BARISAN.CO – Melihat berita televisi dengan kepala menunduk penuh khidmat, pada hari itu, Muhammad Chozin Amirullah segera mengesampingkan banyak rencananya dan berketetapan pergi ke Aceh. Gempa disusul tsunami dahsyat pada 26 Desember 2004 yang dilihatnya itu bahkan masih menyesakkan untuk diingatnya sekarang.
Menurut data yang dihimpun Bank Dunia, jumlah korban gempa dan tsunami itu mencapai 167.000 jiwa, baik yang meninggal maupun hilang. Tercatat pula sekitar 500.000 jiwa harus kehilangan tempat tinggal. Duka mendalam dirasakan tidak hanya oleh warga Aceh, tetapi juga seluruh Indonesia.
Chozin berangkat sekitar seminggu pascakejadian. Ia terbang dari Jakarta ke Medan, lalu melanjutkan perjalanan ke Banda Aceh lewat jalur darat. Di sana, ia dapati Serambi Mekkah begitu porak-poranda.
“Sesampainya di terminal Banda Aceh, masih banyak mayat-mayat berserakan di kanan-kiri jalan,” tutur Chozin saat mengenang masa-masa itu.
Pria asal Pekalongan tersebut menceritakan selama tinggal di sana, tidak satupun ia temui kehidupan yang mantap, mapan, dan pasti. Semuanya serba darurat. Listrik adalah mitos. Distribusi makanan belum lancar sehingga mie instan menjadi andalan mengisi kekosongan perut. Hanya ada tenda tipis yang, dari kejauhan, tampak mantap berdiri padahal sebenarnya pun tidak.
Chozin menjelaskan bahwa tugasnya di sana ialah mengangkat mayat untuk dikuburkan.
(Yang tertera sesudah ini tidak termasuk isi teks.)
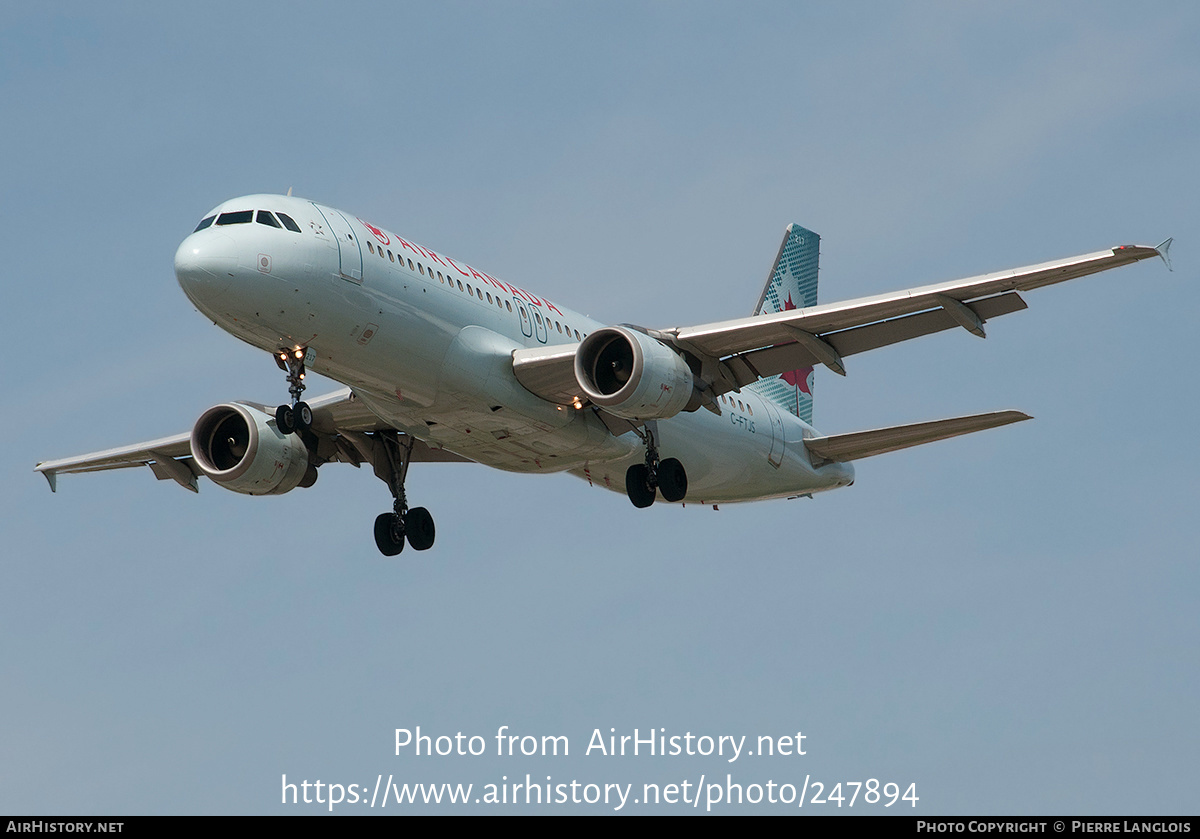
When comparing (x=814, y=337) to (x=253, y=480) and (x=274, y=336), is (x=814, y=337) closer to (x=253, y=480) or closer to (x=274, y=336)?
(x=274, y=336)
Dalam menjalankan tugasnya tersebut, ia dan relawan lainnya mengenakan pakaian berpenutup lengkap, sepatu boot, jas hujan, sarung tangan, penutup kepala, dan masker agar terhindar dari tetanus saat mengangkat mayat dari lokasi-lokasi yang berair.
Tugas itu dilakukan secara berkelompok. Chozin menjelaskan setiap kelompok berisi 7 hingga 10 orang. Masing-masing dari kelompok itu, dengan peralatan seadanya, berpencar mencari mayat-mayat untuk diangkut ke dalam truk lalu diantar ke lokasi pemakaman massal.
“Satu hari kami rata-rata bisa mengangkut 100-130 mayat untuk dikubur dalam satu lubang,” katanya.
Di antara Takbir dan Tangis
“Meski sudah enam belas tahun berlalu, ingatan itu masih jelas di kepala.” Kata Chozin mengenang masa kelam 2004. Teriakan orang-orang meminta tolong, suara takbir, tangis histeris, dan korban-korban yang berjatuhan bahkan sering kali lebih nyata dari sekadar ingatan.
Namun hari ini, Kota Banda Aceh yang luluh-lantak akibat tsunami itu kini sudah berubah. Infrastruktur telah diperbaiki. Banyak lokasi yang sebelumnya rata dengan tanah, kini terlihat lebih elok. Jalan yang menghubungkan Banda Aceh ke Meulaboh yang kala itu putus, sudah kembali terhubung dan menjadi bagus.
Tsunami Aceh telah mengubah banyak hal begitupun keyakinan banyak orang. Kini, enam belas tahun berlalu, Chozin Amirullah semakin menebalkan keyakinan bahwa, betul, ada sisi dalam diri manusia yang ingin selalu terhubung dengan orang lain, berkorban, berbagi, dan ada pula kehendak untuk selalu terbebas dari jerat keegoisan diri sendiri.
“Saya percaya kita tidak perlu khawatir mendedikasikan diri untuk orang banyak. Tak perlu juga memikirkan apa yang akan didapat dan akan menjadi apa di masa depan karena rezeki, jodoh, dan maut telah dituliskan oleh Tuhan dan manusia sudah sepatutnya menolong sesama manusia terutama bagi mereka yang membutuhkan.”
Beberapa tahun pasca-tsunami, Chozin berkesempatan kembali mengunjungi Aceh. “Kali itu dalam rangka menjadi peneliti WWF (World Wide Fund for Nature) yang bekerjasama dengan Kementerian Kelautan.” Kata Chozin.
Ia melakukan penelitian sosio-ekonomi perikanan di pesisir kota Aceh. Adanya ikatan emosional yang masih sangat kuat, membuat Chozin sempat meneteskan air matanya melihat lokasi yang dulunya hancur, kini telah dibangun dan hijau.